Search code examples
mysqlsqlrecursive-querychildren

How to SUM all subchildren tree in SQL recursively?


Good day, I've been pulling my hair on this problem for a while ><"

I have 4 categories in a tree structure.

tenant_category_transaction_view:

enter image description here

I would like to have the sum of all children "sumSubtotal" on every category

Something like that: enter image description here

I've managed to come very close... But there's something I don't get ><"

with recursive cte (sumSubtotal, sumQuantity, id, idParentCategory, treeSum, depth) as (

        select  root.sumSubtotal, -- STEP 1
                root.sumQuantity, 
                root.id, 
                root.idParentCategory, 
                root.sumSubtotal as treeSum,
                0 as depth
        from    tenant_category_transaction_view as root

        union all -- LOOP THROUGH ALL ROOT ROWS AND ADD ROWS TO THE CTE WITH THE INNER JOIN

        select  child.sumSubtotal, -- STEP 3
                child.sumQuantity, 
                child.id, 
                child.idParentCategory, 
                (cte.treeSum + child.sumSubtotal) AS treeSum,
                (cte.depth + 1) AS depth
        from    tenant_category_transaction_view AS child

        inner join cte on child.idParentCategory = cte.id -- STEP 2
)
select sumSubtotal, sumQuantity, id, idParentCategory, treeSum, depth -- STEP 4
from cte

Result of the above query:

enter image description here

It seems I'm generating the correct treeSum but upside down in only one branch

Would you be so kind to give me a hand?

Thank you for your time :)


Solution

  • I've updated the fiddle to include the exact schema / data provided in the question, including the null issues.
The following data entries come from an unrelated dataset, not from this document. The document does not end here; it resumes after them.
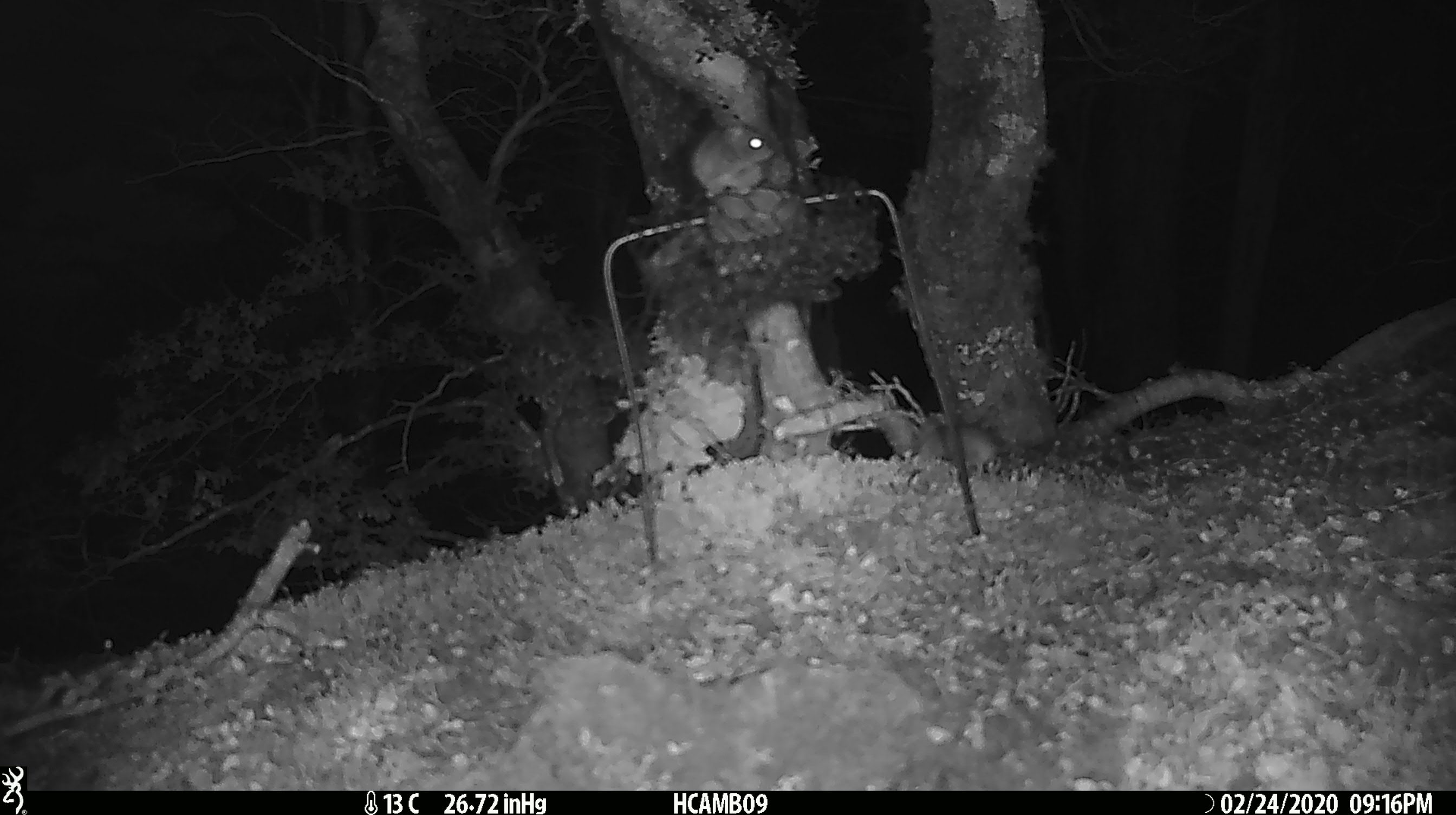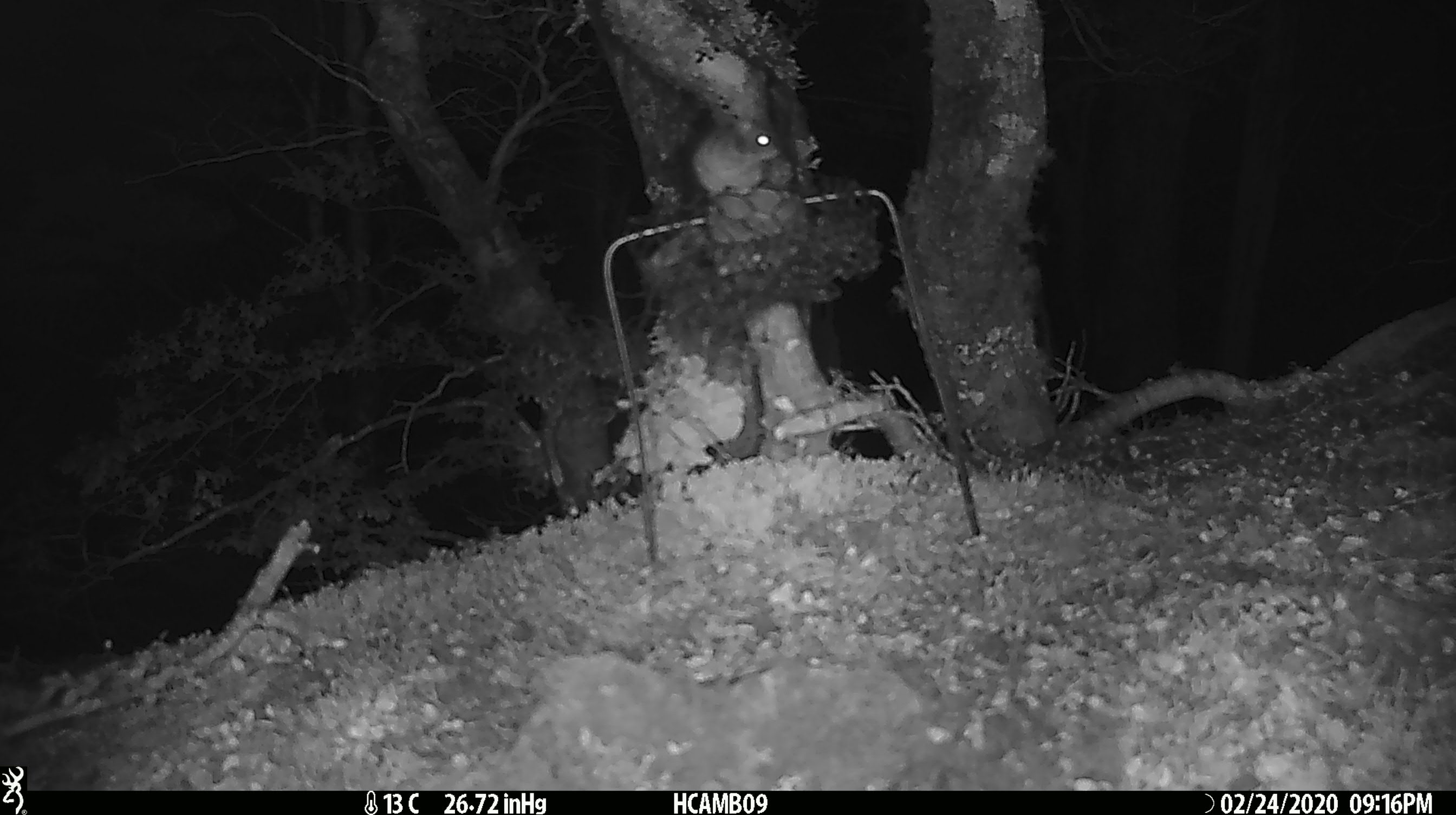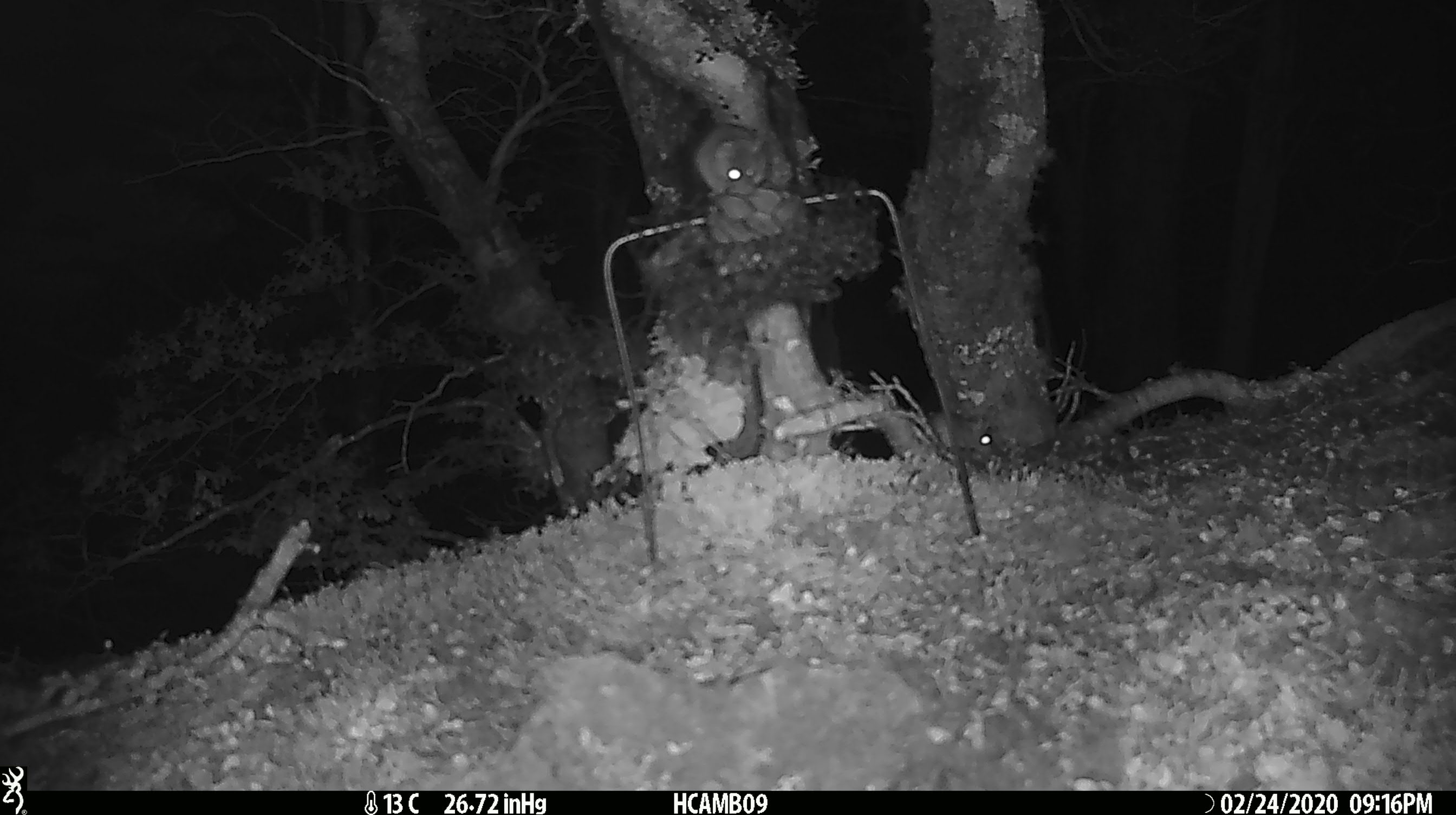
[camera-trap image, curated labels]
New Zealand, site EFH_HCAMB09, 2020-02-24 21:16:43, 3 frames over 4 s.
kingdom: Animalia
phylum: Chordata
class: Mammalia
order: Rodentia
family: Muridae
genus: Mus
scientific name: Mus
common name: mouse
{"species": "mouse (Mus)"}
It also includes an example of my suggested changes.

    The solution basically takes the given data and transforms it internally (in the CTE term nodes) so that the 2 top level category rows link to a common row, with id 0, so that the original logic I provided can be used to treat this as one hierarchical list of categories.
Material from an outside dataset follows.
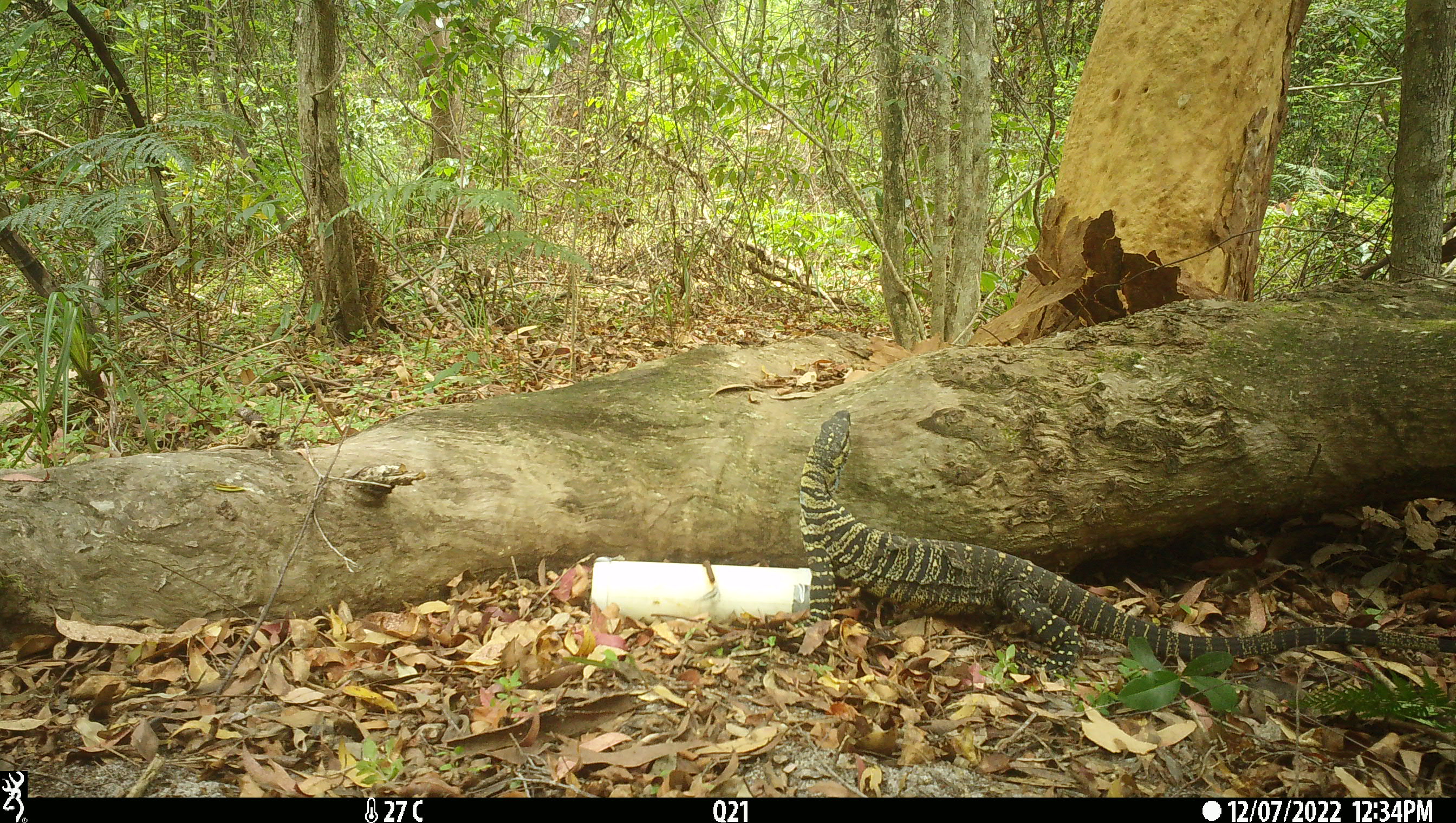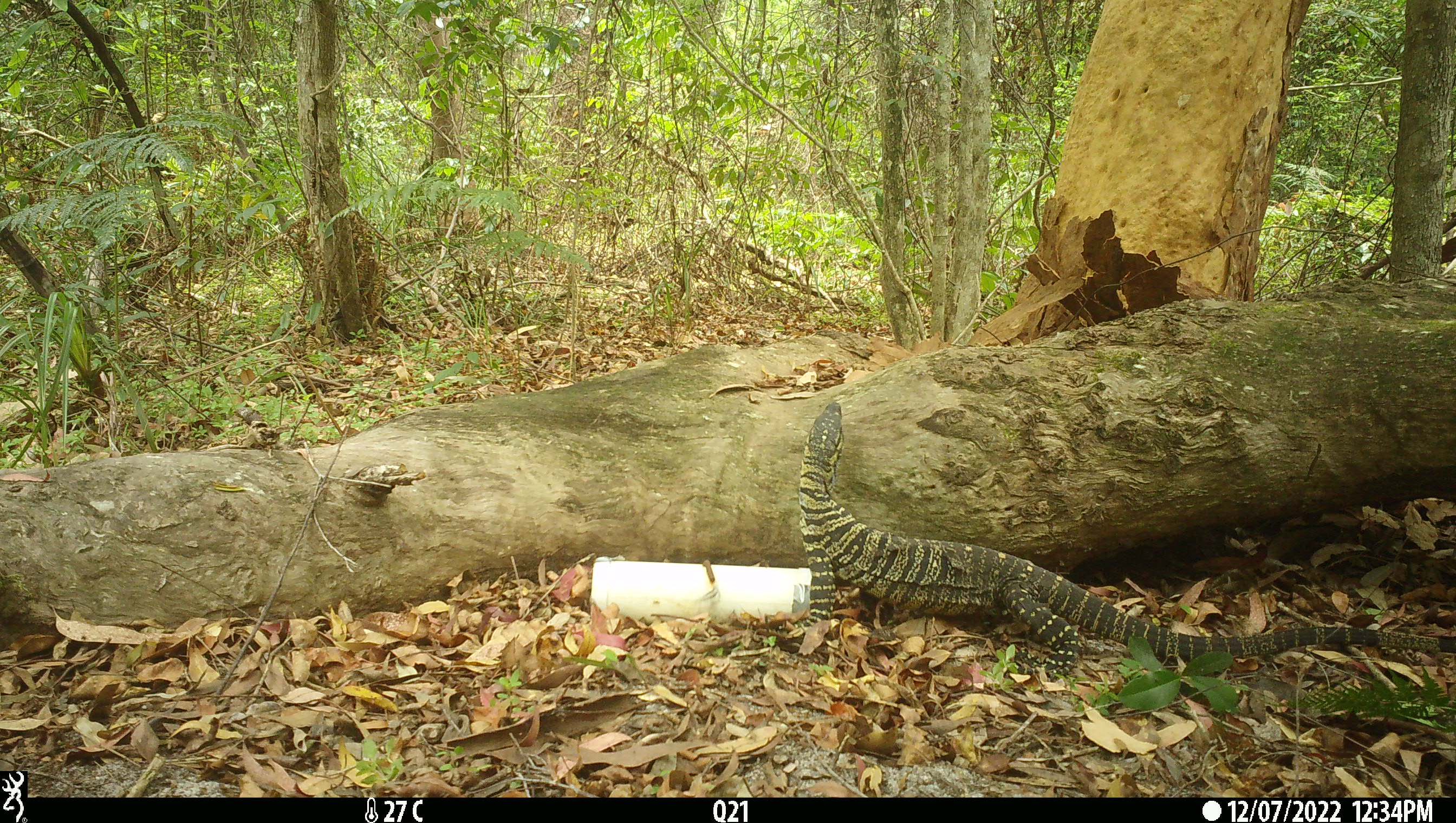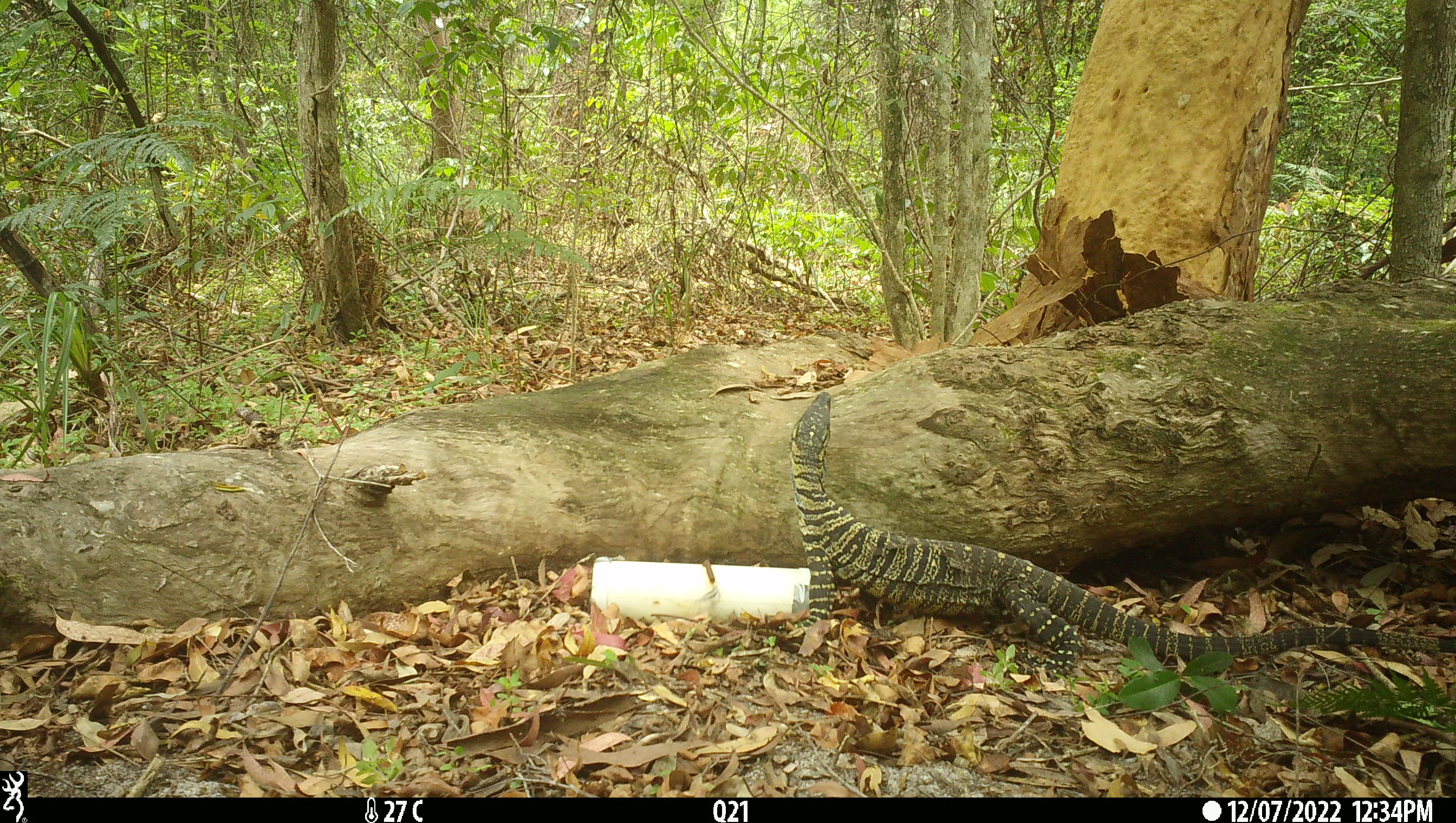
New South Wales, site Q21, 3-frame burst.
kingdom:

    First, we find all the branch lists recursively. Each branch is identified by a corresponding root. Then, we aggregate the node quantities for each root/branch.

    The fiddle

    WITH RECURSIVE nodes AS (
             SELECT id, COALESCE(idParentCategory, 0) AS idParentCategory
                  , sumSubtotal, sumQuantity
               FROM tenant_category_transaction_view
              UNION
             SELECT 0, null, 0, 0
         )
       , cte AS (
            SELECT t.*, t.id AS root
                 , idParentCategory AS idParentCategory0
                 , sumSubtotal      AS sumSubtotal0
                 , sumQuantity      AS sumQuantity0
              FROM nodes AS t
             UNION ALL
            SELECT t.* , t0.root
                 , t0.idParentCategory0
                 , t0.sumSubtotal0
                 , t0.sumQuantity0
              FROM cte AS t0
              JOIN nodes AS t
                ON t.idParentCategory = t0.id
         )
    SELECT root
         , MIN(idParentCategory0)   AS idParentCategory
         , MIN(sumSubtotal0)        AS sumSubtotal
         , MIN(sumQuantity0)        AS sumQuantity
         , SUM(t1.sumSubtotal)      AS total
      FROM cte AS t1
     GROUP BY root
     ORDER BY root
    ;
    

    The result:

    root idParentCategory sumSubtotal sumQuantity total
    0 null 0 0 9890
    1 0 9800 98 9800
    4 0 20 1 90
    5 4 30 1 70
    6 5 40 1 40

    The setup:

    CREATE TABLE tenant_category_transaction_view (
        id               int primary key
      , idParentCategory int
      , sumSubtotal      int
      , sumQuantity      int
    );
    
    INSERT INTO tenant_category_transaction_view VALUES
        (1, null, 9800, 98)
      , (4, null,   20,  1)
      , (5,    4,   30,  1)
      , (6,    5,   40,  1)
    ;
    

    The following uses a suggested slight adjustment to the original table and data. Instead of the 2 top null parent references for rows with id 1 and 4, add a top row (with id 99, for instance) and let rows with id 1 and 4 refer to that with parent = 99.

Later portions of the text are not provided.